* RECORD SET
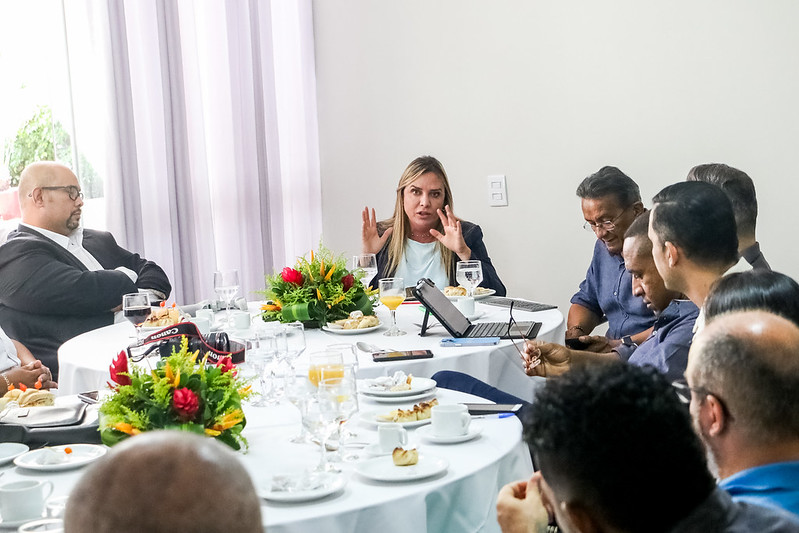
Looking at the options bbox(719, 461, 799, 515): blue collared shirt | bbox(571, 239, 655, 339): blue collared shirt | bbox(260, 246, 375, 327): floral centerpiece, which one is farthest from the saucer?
bbox(571, 239, 655, 339): blue collared shirt

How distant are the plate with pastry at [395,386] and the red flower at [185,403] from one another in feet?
1.95

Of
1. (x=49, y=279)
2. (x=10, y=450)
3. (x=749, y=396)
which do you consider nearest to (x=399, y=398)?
(x=10, y=450)

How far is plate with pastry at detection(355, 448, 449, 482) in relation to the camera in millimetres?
1676

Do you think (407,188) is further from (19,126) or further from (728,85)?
(19,126)

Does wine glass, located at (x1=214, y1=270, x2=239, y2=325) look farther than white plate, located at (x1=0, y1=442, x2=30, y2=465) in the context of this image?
Yes

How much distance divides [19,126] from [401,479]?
378 centimetres

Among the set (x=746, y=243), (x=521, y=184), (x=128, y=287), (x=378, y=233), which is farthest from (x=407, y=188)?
(x=746, y=243)

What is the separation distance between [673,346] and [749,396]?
1093 mm

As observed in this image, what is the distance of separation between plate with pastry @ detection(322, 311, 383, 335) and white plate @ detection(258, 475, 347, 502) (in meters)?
1.62

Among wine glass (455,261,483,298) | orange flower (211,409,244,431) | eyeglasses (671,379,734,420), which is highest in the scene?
eyeglasses (671,379,734,420)

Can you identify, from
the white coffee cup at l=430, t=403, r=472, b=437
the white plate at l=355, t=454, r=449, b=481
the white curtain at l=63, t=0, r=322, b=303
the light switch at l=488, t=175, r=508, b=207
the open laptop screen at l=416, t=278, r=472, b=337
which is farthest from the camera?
the light switch at l=488, t=175, r=508, b=207

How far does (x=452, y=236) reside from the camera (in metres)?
4.46

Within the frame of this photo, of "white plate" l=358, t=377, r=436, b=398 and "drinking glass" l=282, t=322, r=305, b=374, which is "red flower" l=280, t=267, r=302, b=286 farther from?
"white plate" l=358, t=377, r=436, b=398

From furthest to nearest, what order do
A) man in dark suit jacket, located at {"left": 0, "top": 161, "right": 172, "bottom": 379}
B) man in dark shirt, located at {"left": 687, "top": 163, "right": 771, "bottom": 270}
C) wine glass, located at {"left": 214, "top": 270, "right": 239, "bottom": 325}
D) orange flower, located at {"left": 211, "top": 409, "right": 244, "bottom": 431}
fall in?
man in dark suit jacket, located at {"left": 0, "top": 161, "right": 172, "bottom": 379} < wine glass, located at {"left": 214, "top": 270, "right": 239, "bottom": 325} < man in dark shirt, located at {"left": 687, "top": 163, "right": 771, "bottom": 270} < orange flower, located at {"left": 211, "top": 409, "right": 244, "bottom": 431}
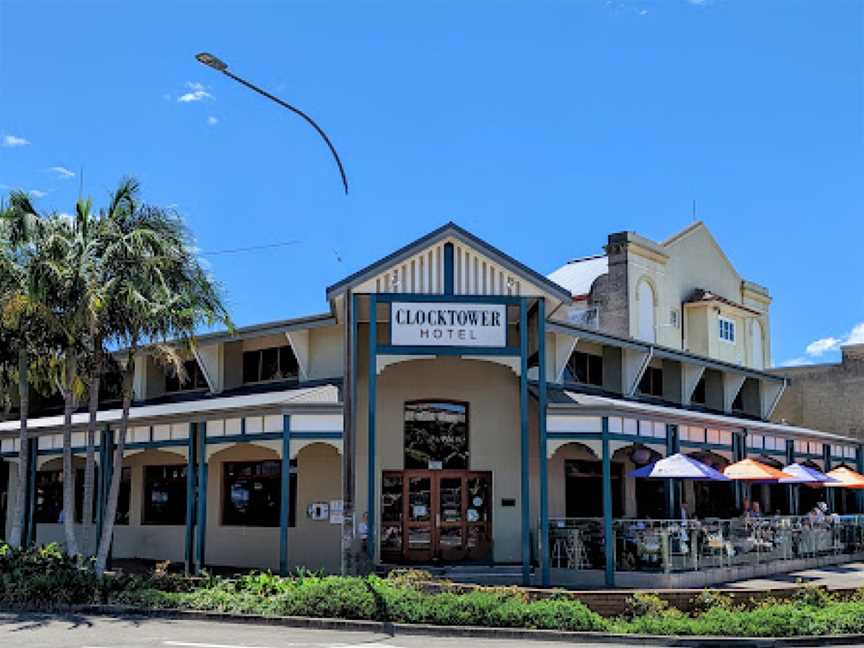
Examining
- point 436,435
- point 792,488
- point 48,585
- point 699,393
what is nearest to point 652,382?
point 699,393

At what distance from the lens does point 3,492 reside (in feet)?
110

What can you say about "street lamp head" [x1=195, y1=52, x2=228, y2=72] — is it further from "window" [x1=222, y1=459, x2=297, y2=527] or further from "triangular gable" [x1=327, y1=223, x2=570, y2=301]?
"window" [x1=222, y1=459, x2=297, y2=527]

* TO BE DONE
Reproduce all of the records above word for word, but leave out the pictures.

* RESULT
Looking at the options bbox(719, 461, 799, 515): blue collared shirt | bbox(571, 239, 655, 339): blue collared shirt | bbox(260, 246, 375, 327): floral centerpiece, which one is farthest from the saucer?
bbox(571, 239, 655, 339): blue collared shirt

How distant are the plate with pastry at [395,386] and the red flower at [185,403] from one another in feet?
1.95

Of
1. (x=49, y=279)
2. (x=10, y=450)
3. (x=749, y=396)
which do you consider nearest to (x=399, y=398)?
(x=10, y=450)

How far is plate with pastry at detection(355, 448, 449, 482) in relation to the camera in millimetres?
1676

Do you think (407,188) is further from (19,126) or further from (728,85)?
(19,126)

Does wine glass, located at (x1=214, y1=270, x2=239, y2=325) look farther than white plate, located at (x1=0, y1=442, x2=30, y2=465) in the context of this image?
Yes

How much distance divides [19,126] from [401,479]?
378 centimetres

Among the set (x=746, y=243), (x=521, y=184), (x=128, y=287), (x=378, y=233), which is farthest from (x=407, y=188)?
(x=746, y=243)

What is the separation distance between [673,346] and [749,396]?
1093 mm

As observed in this image, what is the distance of separation between plate with pastry @ detection(322, 311, 383, 335) and white plate @ detection(258, 475, 347, 502) (in meters)?
1.62

Among wine glass (455,261,483,298) | orange flower (211,409,244,431) | eyeglasses (671,379,734,420), which is highest in the scene?
eyeglasses (671,379,734,420)

Can you identify, from
the white coffee cup at l=430, t=403, r=472, b=437
the white plate at l=355, t=454, r=449, b=481
the white curtain at l=63, t=0, r=322, b=303
the light switch at l=488, t=175, r=508, b=207
the open laptop screen at l=416, t=278, r=472, b=337
which is farthest from the camera?
the light switch at l=488, t=175, r=508, b=207

How far does (x=452, y=236) reside from the camera (in metres)?
4.46

Within the frame of this photo, of "white plate" l=358, t=377, r=436, b=398 and "drinking glass" l=282, t=322, r=305, b=374, which is "red flower" l=280, t=267, r=302, b=286 farther from?
"white plate" l=358, t=377, r=436, b=398

From furthest to nearest, what order do
A) man in dark suit jacket, located at {"left": 0, "top": 161, "right": 172, "bottom": 379}
B) man in dark shirt, located at {"left": 687, "top": 163, "right": 771, "bottom": 270}
C) wine glass, located at {"left": 214, "top": 270, "right": 239, "bottom": 325}
D) orange flower, located at {"left": 211, "top": 409, "right": 244, "bottom": 431}
fall in?
man in dark suit jacket, located at {"left": 0, "top": 161, "right": 172, "bottom": 379} < wine glass, located at {"left": 214, "top": 270, "right": 239, "bottom": 325} < man in dark shirt, located at {"left": 687, "top": 163, "right": 771, "bottom": 270} < orange flower, located at {"left": 211, "top": 409, "right": 244, "bottom": 431}
Examining
- point 436,435
- point 792,488
- point 48,585
- point 699,393
what is nearest to point 652,382?
point 699,393

At what distance from the lens does point 3,492 reside (in feet)?
110

What can you say about "street lamp head" [x1=195, y1=52, x2=228, y2=72] — is it further from "window" [x1=222, y1=459, x2=297, y2=527] or further from "triangular gable" [x1=327, y1=223, x2=570, y2=301]?
"window" [x1=222, y1=459, x2=297, y2=527]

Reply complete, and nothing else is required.